Olvera de la Cruz discovered that counterions induce the precipitation of strongly charged polyelectrolytes by including electrostatic correlations in the analysis. Her work provided a completely revised model of electrostatic effects in complex electrolytes and in dielectrically heterogeneous media.

She has described the emergence of shape and patterns in membranes and in multicomponent complex mixtures. She and her students and postdocs discovered that electrostatics leads to spontaneous symmetry breaking in ionic membranes such as viral capsids (for which they were awarded the 2007 Cozzarelli Prize) and in fibers.
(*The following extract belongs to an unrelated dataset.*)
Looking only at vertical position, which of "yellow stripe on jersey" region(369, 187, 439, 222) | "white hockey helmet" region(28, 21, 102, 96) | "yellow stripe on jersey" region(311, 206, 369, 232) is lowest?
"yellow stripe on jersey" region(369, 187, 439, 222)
They also demonstrated the spontaneous emergence of various regular and irregular polyhedral geometries in closed membranes with non-homogeneous elastic properties such as bacterial microcompartments, including carboxysomes, via a mechanism that explains observed shapes in crystalline shells formed by more than one component such as archaea and organelle wall envelopes as well as in ionic vesicles.

By simulating crystals of DNA functionalized nanoparticles with complementary linkers containing both small and large nanoparticles, the Olvera de la Cruz group discovered colloidal crystal "metallicity", whereby small colloids become delocalized within a larger crystal structure. They noted that the transition from the localized to delocalized state is analogous to an insulator-metal transition. Recently, she and her students showed that the localization-delocalization transition is phonon-driven. Additionally, when a localization-delocalization transition is accompanied with a crystal phase transition, it strongly resembles a Peierls transition. This transition is also found in oppositely charged colloidal crystals, resembling sublattice melting in atomic superionics.

Olvera de la Cruz and Qiao found that the binding of the SARS-CoV-2 spike protein receptor-binding domain (RBD) to the human cell receptor hACE2 can be strongly decreased by mutating or blocking the polybasic cleavage site (known as the furin cleavage site), providing a mechanism to decrease COVID 19 infection, as subsequently demonstrated experimentally.

==Awards and honors==
- 1989 David and Lucile Packard Foundation Fellowship in Science and Engineering.
- 1990 Alfred P. Sloan Fellowship.
- 1990 National Science Foundation Presidential Young Investigator Award.
- 2001 Elected Fellow of the American Physical Society
- 2007 Cozzarelli Prize, Proceedings of the National Academy of Sciences (PNAS).
- 2010 National Security Science and Engineering Faculty Fellow.
- 2010 Fellow of the American Academy of Arts and Sciences.
- 2012 Member of the National Academy of Sciences.
- 2017 Polymer Physics Prize
- 2020 Member of the American Philosophical Society
- 2020 Mérito Guillermo Soberón
- 2023 Mulliken Medal and Award of the University of Chicago

==Policy and public service==
Olvera de la Cruz was on the US Department of Energy's Basic Energy Sciences Advisory Committee from 2012–2022, and has been on the United States National Research Council since 2005. From 2005 to 2008, she was on the Mathematical and Physical Sciences Directorate Advisory Committee of the National Science Foundation. She is on the advisory boards of the Max Planck Institute for Polymer Research in Mainz and the École Supérieure de Physique et de Chimie Industrielles de la Ville de Paris (ESPCI Paris). She is currently on the editorial board for the Proceedings of the National Academy of Sciences of the United States of America, and is a member of the Gordon Research Conferences' Board of Trustees. She has been a Senior Editor for the journal ACS Central Science (2015–2022).